Search code examples
amazon-web-servicesboto3amazon-kinesis

Is reading from multiple shards required to process all data in the AWS Kinesis stream?


I'm processing records from a Kinesis stream with the Python's boto3 client, and every documentation I've been able to find only reads from the first shard. The code usually looks like this:

response = self.kinesis_client.get_shard_iterator(
    StreamName=self.name,
    ShardId=self.details["Shards"][0]["ShardId"], # <-- this
    ShardIteratorType="LATEST",
)
shard_iter = response["ShardIterator"]
while True:
    response = self.kinesis_client.get_records(
        ShardIterator=shard_iter, Limit=10
    )
    process_records(response["Records"])
    try:
        shard_iter = response["NextShardIterator"]
    except KeyError:
        break

But in my case, there are 15 shards in the stream, configured by someone else, and the goal is for this consumer to read ALL the messages in the stream. When I read just from the 1st shard, the get_records() call returns a response without the NextShardIterator so I'm guessing I have to pull from multiple shards. Is that assumption correct?

What would be the best practice here? Creating a thread for each of the shards and reading them in parallel? The processing is fast enough to process everything in that stream.


Solution

  • Is reading from multiple shards required to process all data in the AWS Kinesis stream?

    TL;DR: yes.

    Kinesis is a durable event streaming solution. The state of its events (whether they are processed or not) is separated from their data. The data is immutable, and the state is not a concern of Kinesis at all. This allows having multiple independent subscribers to each stream.

    Once Kinesis has ingested your events, it doesn't know (or care) whether or not you have processed them, or if are you going process them again. A Kinesis stream stores the records for the duration of the stream's retention period (24 hours by default, but can be extended to up to a year). There's a pretty strong guarantee that once you have received a response that the record is there, it's there (i.e. can be eventually read within the retention period). The records have an intrinsic order: if a record B comes after A, all the readers will get B after A. You can even introduce strong ordering of the records on the client side by putting them into a causal relationship: in a loop, take the sequential number from the response for a previous record, and use it as SequenceNumberForOrdering for the next one.

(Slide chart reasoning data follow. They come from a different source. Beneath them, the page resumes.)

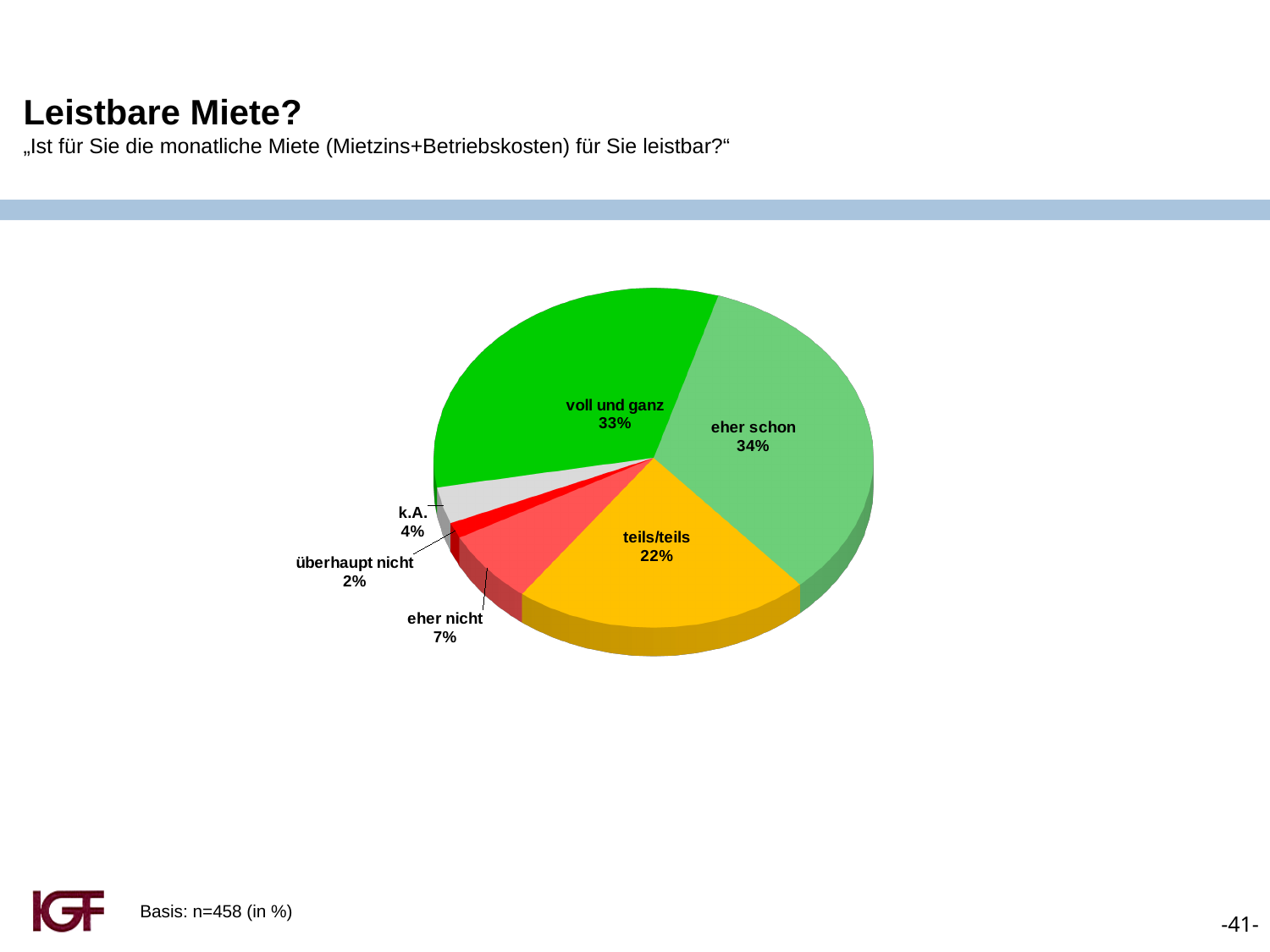
What share of the pie is labelled "eher nicht"? 7% Which category has the largest slice of the pie? eher schon What share of the pie is labelled "teils/teils"? 22% What share of the pie is labelled "überhaupt nicht"? 2% What share of the pie is labelled "voll und ganz"? 33% How many slices does the pie chart have? 6 Which is larger, the slice for "k.A." or the slice for "überhaupt nicht"? k.A. What share of the pie is labelled "k.A."? 4% What kind of chart is shown on the slide? pie chart What share of the pie is labelled "eher schon"? 34% Which category has the smallest slice of the pie? überhaupt nicht What is the difference in percentage points between "teils/teils" and "eher nicht"? 15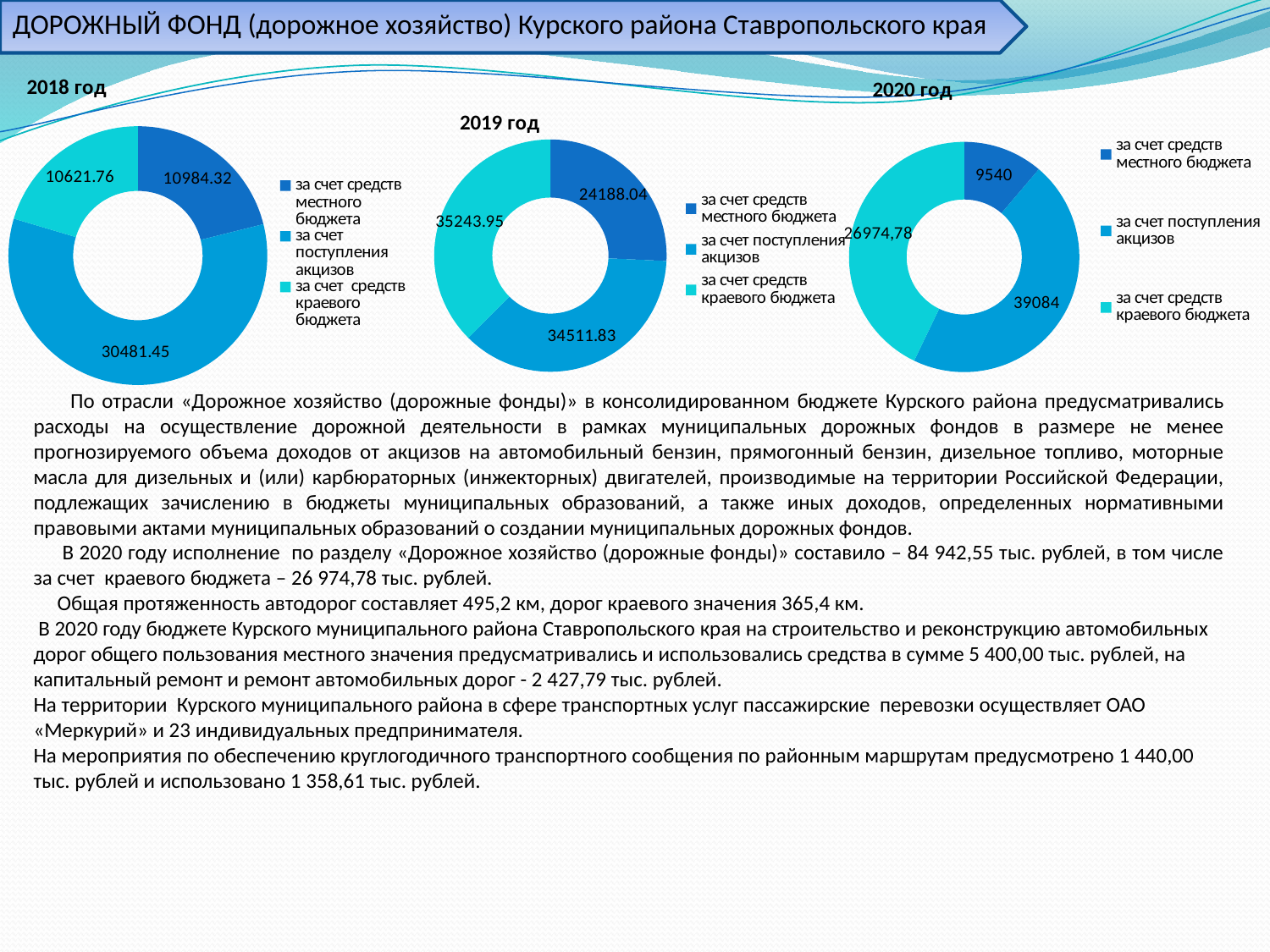
What is the total of all three values on the 2018 год chart? 52087.53 On the 2019 год chart, what is the value for «за счет средств краевого бюджета»? 35243.95 On the 2018 год chart, what is the value for «за счет средств местного бюджета»? 10984.32 What type of chart is used for 2018 год? Doughnut chart How many categories does the 2019 год chart show? 3 On the 2018 год chart, what is the difference between «за счет поступления акцизов» and «за счет средств местного бюджета»? 19497.13 On the 2020 год chart, what is the value for «за счет средств местного бюджета»? 9540 On the 2020 год chart, which category has the highest value? за счет поступления акцизов On the 2019 год chart, which category has the lowest value? за счет средств местного бюджета How many charts are shown on the slide? 3 On the 2020 год chart, which is larger: «за счет поступления акцизов» or «за счет средств краевого бюджета»? за счет поступления акцизов On the 2018 год chart, what is the value for «за счет поступления акцизов»? 30481.45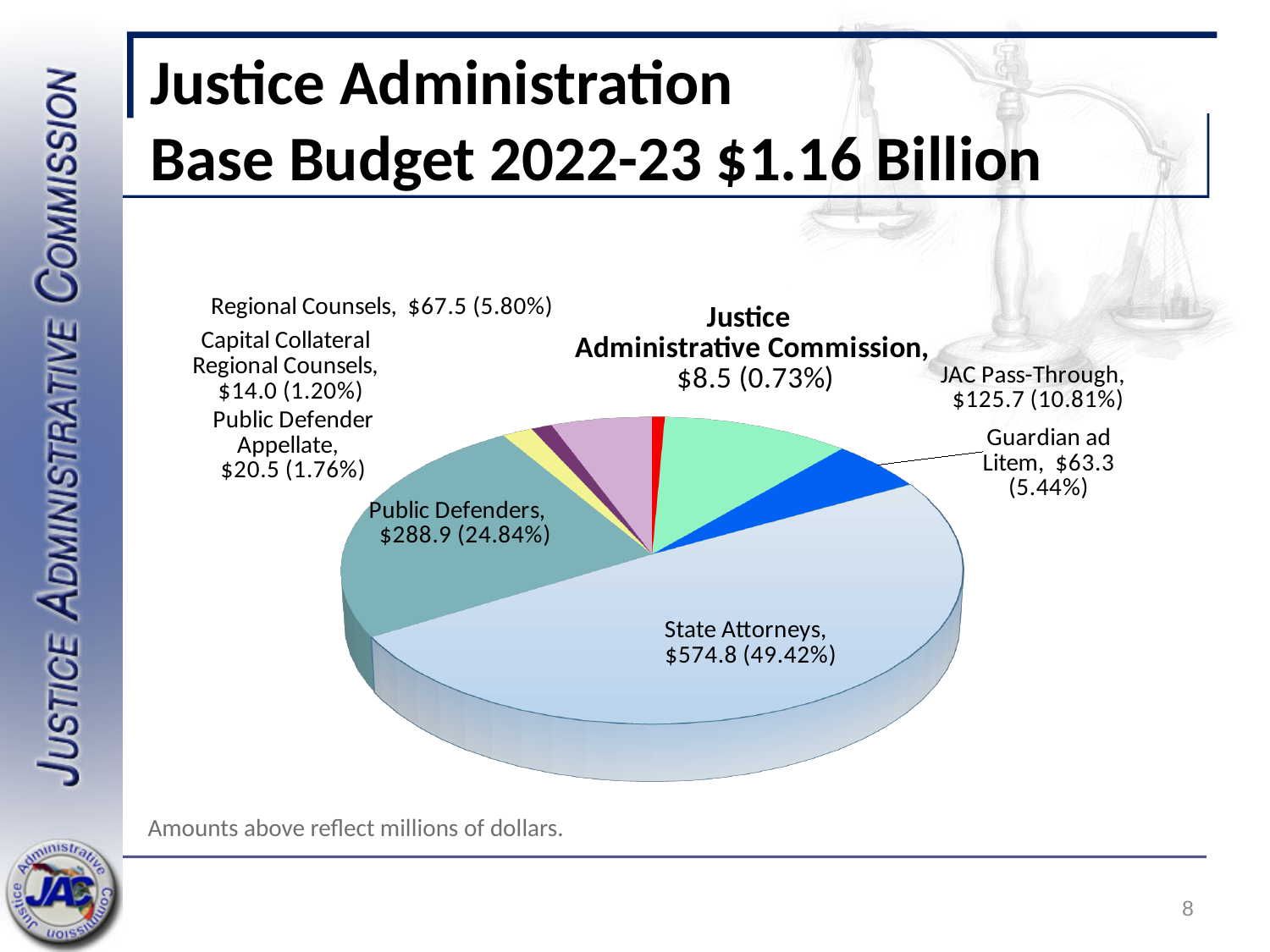
How many categories are shown in the pie chart? 8 What is the value for JAC Pass-Through? $125.7 What type of chart is shown on the slide? Pie chart What is the value for State Attorneys? $574.8 What share of the pie does Public Defenders represent? 24.84% What is the value for Guardian ad Litem? $63.3 Which category has the largest slice of the pie? State Attorneys What is the difference between the values for State Attorneys and Public Defenders? $285.9 Which category has the smallest slice of the pie? Justice Administrative Commission What share of the pie does Regional Counsels represent? 5.80% What is the value for Public Defenders? $288.9 Which is larger, the value for Regional Counsels or the value for Guardian ad Litem? Regional Counsels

    These kinds of guarantees come at a price (both monetary and computational), that's why Kinesis streams are broken into shards. Each shard has its own throughput limits, and you pay for every shard separately. The serialization guarantee also only applies to records within a single shard.

    To balance between the cost and the throughput, Kinesis allows dynamically changing the number of active shards within a single stream without having to change your producer settings. As far as the producer is concerned, it just needs to send PutRecord requests to a particular stream. The stream will distribute them among the shards automatically.

    To do this seamlessly, without stopping the stream, while preserving the ordering, Kinesis supports resharding: it changes the number of shards by doing the operations known as shard splitting and shard merging. Both these operations make the stream stop writing to the old shard(s), mark them as closed, and start writing to the new shard(s). The fact of split or merge is also persisted, and all the records in the child shards are considered to have happened after all the records in the parent shards. It is particularly important for the shard merges: you should not start processing the records in the child shard until you have processed all the records in both parent shards.

    Since Kinesis doesn't track the event status, it becomes the client responsibility: your processor should keep track of the progress ("checkpoints") through each shard, as well as of the splits and merges. It's not too hard, but not completely trivial either.

    AWS provides a library called KCL (Kinesis Client Library) which does it for you. Unfortunately, it's only available in Java and has a hard dependency on DynamoDB as a store for the processing state. It may invoke subprocesses written in other languages.

    What would be the best practice here? Creating a thread for each of the shards and reading them in parallel? The processing is fast enough to process everything in that stream.

    That's one way to do that, however, you should mind splits and merges and rebalance your threads accordingly.

    If you use KCL, it will balance the mappings ("leases") between shards and workers automatically.